# Copyrights of tadXL up for sale. It is a high yield investment for anyone interested



## FinancialEngineer (May 28, 2013)

I had to close down my online enterprise that marketed tadXL Excel add-in

Details of the product may be found here at my Google+ page

Anyone interested in buying the rights to market tadXL is welcome

I need the cash as have got nothing left in the bank = $0 

Thank You


----------



## james4beach (Nov 15, 2012)

The product web page pointed to by your Google+ page is empty. There is no content on it; looks like a parked domain. Where is the information about your product, the demo, the documentation, the downloads? If someone wants to try it out, how do they do that?

For anyone reading this thread, you may want to see this existing thread on another forum where he posts more information on the Excel functions of his library
http://www.excelforum.com/the-water...need-help-in-selling-copyrights-of-tadxl.html


----------



## james4beach (Nov 15, 2012)

FinancialEngineer: I'm sorry to hear about your troubles and the need for cash.

From this other thread in which you posted help about Excel functions, I can see that you have a lot of expertise in math and a thorough knowledge of Excel. These are significant skills that could land you a really good job!

From that other thread I linked to at the other American forum, I see that you have lots of knowledge about financial equations in general. Do you work in a financial job? If money is tight and you were working full time at your online enterprise until now, perhaps you should apply to jobs that require Excel and analysis skills. (That is, if you're in need of a job.)

The money you earn in such a job will most likely exceed what you can earn by selling this library, especially when you approach your sale with desperation.

As someone who used to interview applicants for math/software jobs, I can tell you that it would be very impressive on your resume to highlight (in a brief summary) this library you developed. It will show employers that you really know your stuff and when they ask you about it and see your level of Excel knowledge, they will be even more impressed.

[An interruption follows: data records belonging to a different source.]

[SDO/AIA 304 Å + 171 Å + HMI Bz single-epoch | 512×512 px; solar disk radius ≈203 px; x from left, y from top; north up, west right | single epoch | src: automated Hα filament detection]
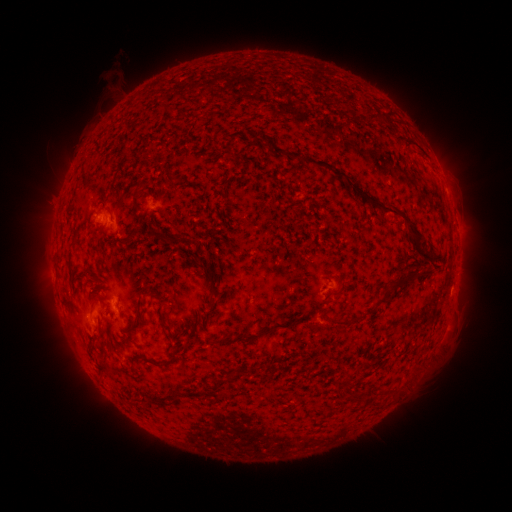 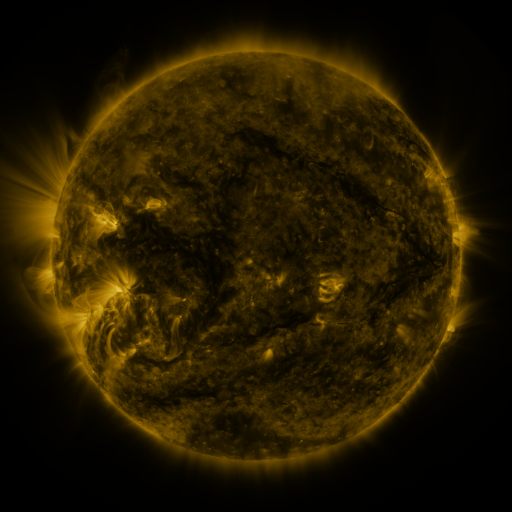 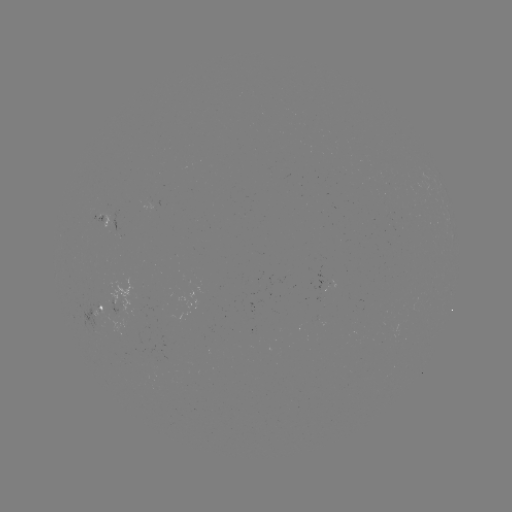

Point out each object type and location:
filament: [366, 112, 377, 121]
filament: [270, 145, 423, 246]
filament: [100, 207, 113, 217]
filament: [126, 230, 136, 242]
filament: [419, 251, 431, 258]
filament: [196, 261, 213, 276]
filament: [388, 270, 425, 289]
filament: [80, 273, 95, 281]
filament: [329, 289, 341, 298]
filament: [372, 297, 382, 304]
filament: [206, 298, 216, 309]
filament: [128, 313, 142, 334]
filament: [323, 313, 365, 326]
filament: [193, 318, 200, 329]
filament: [285, 319, 301, 329]
filament: [307, 322, 319, 332]
filament: [262, 325, 277, 337]
filament: [215, 333, 248, 347]
filament: [140, 357, 162, 368]
filament: [354, 364, 362, 377]
filament: [335, 381, 345, 391]
filament: [362, 385, 374, 397]
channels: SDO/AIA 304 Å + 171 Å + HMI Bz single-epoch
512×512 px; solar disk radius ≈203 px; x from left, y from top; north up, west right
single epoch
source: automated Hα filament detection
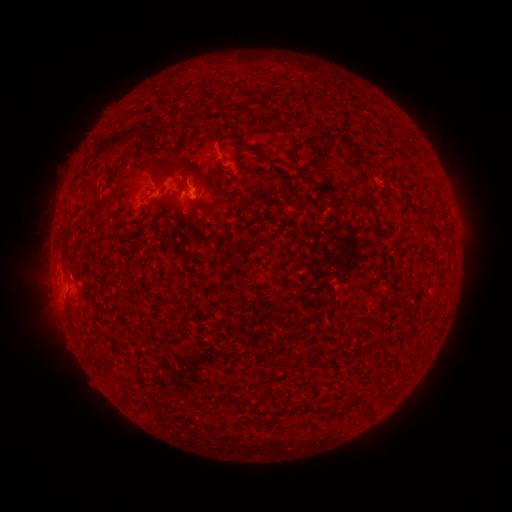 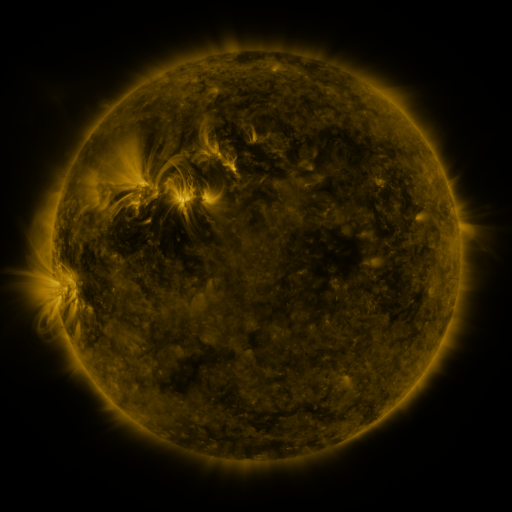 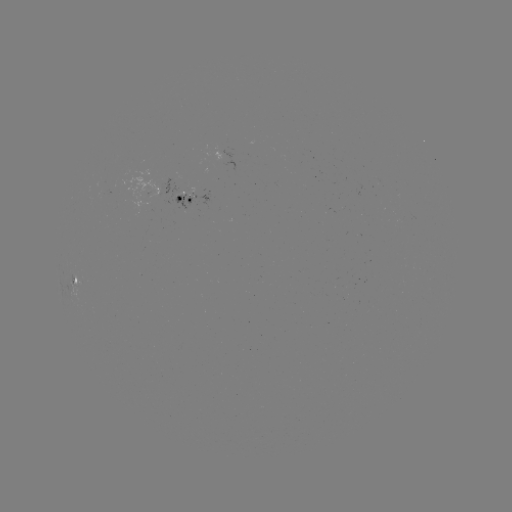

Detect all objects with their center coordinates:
filament: <bbox>92, 125, 141, 162</bbox>
filament: <bbox>186, 164, 198, 175</bbox>
filament: <bbox>104, 177, 120, 203</bbox>
filament: <bbox>146, 196, 158, 207</bbox>
filament: <bbox>235, 397, 242, 411</bbox>
filament: <bbox>367, 404, 376, 416</bbox>
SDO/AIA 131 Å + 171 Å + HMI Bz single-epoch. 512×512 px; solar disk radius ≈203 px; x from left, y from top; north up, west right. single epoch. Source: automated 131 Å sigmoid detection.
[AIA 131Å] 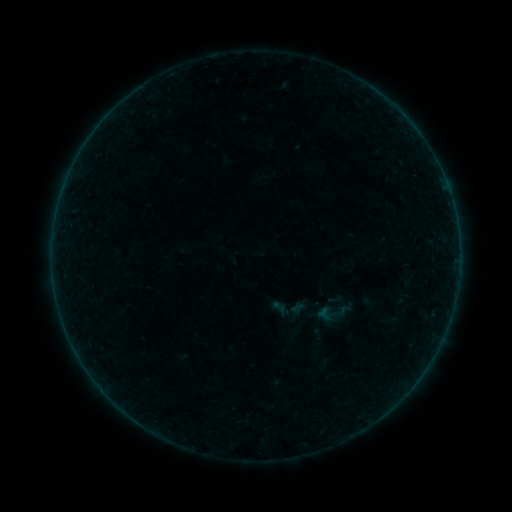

You seem to program in C, which is great, because it means in fact you could apply to any programming job. If you have the ability to work in Canada, I know of two places in Toronto that are specifically interested in C programmers and will be impressed that you created your own library. Send me a Private Message and I'll refer you to their web sites if you want to apply with them. One of them is a company I used to work for, and they love people like you.

In other words if money is tight, don't count on selling tadXL to save the day... apply to a financial or engineering job that needs your skills, and highlight your product as a demonstration of how well you know this material.


----------



## FinancialEngineer (May 28, 2013)

@james4beach

OK.


----------



## FinancialEngineer (May 28, 2013)

james4beach said:


> The product web page pointed to by your Google+ page is empty. There is no content on it; looks like a parked domain. Where is the information about your product, the demo, the documentation, the downloads? If someone wants to try it out, how do they do that?
> 
> For anyone reading this thread, you may want to see this existing thread on another forum where he posts more information on the Excel functions of his library
> http://www.excelforum.com/the-water...need-help-in-selling-copyrights-of-tadxl.html


EDIT

It seems that EF has killed the thread that you pointed to in your post

When I initially developed it was only 16 functions that I sold of $9. Used to get 6 customers per day

Then the library expanded to tadXL v1.0 with 43 functions and sold for $39 used to get 10 to 15 customers a week

Then someone from US Government contacted me asking if my investment functions allowed for mid-year discounting

I had never heard of mid-year discounting so I put him on hold and went looking

I showed him a quickly amended version but then asked him to wait as I collected some new ideas from people who posted on ExcelForum

It took me Jan 2013 to the End of Mar 2013 to come up with tadXL 2.0 (the current version) that did miracles as it transformed the way financial analysis is done with a lot of new options

As for demos I used to have one for tadXL v 1.0 never created one for tadXL v2.0

But since you ask and now that I have some time I can create a demo and attach those to the post of this thread

It will probably take two to three days as I would have to amend the code

thank you for your input

much appreciated


----------



## james4beach (Nov 15, 2012)

I'm not trying to get you to do unnecessary work, I'm just saying your web page for your product is empty! If you expect anyone to buy it you at least have to show them exactly what it is, and probably a demo.

If you're able to create something like a 1 page fact sheet or whitesheet, then you can also show that information to prospective employers when you apply to relevant jobs.


----------



## FinancialEngineer (May 28, 2013)

I used to have a lot of sites online including one for tadXL that had product description and help pages

Yet as I said in opening post, I have nothing left at the bank thus unable to host the sites


----------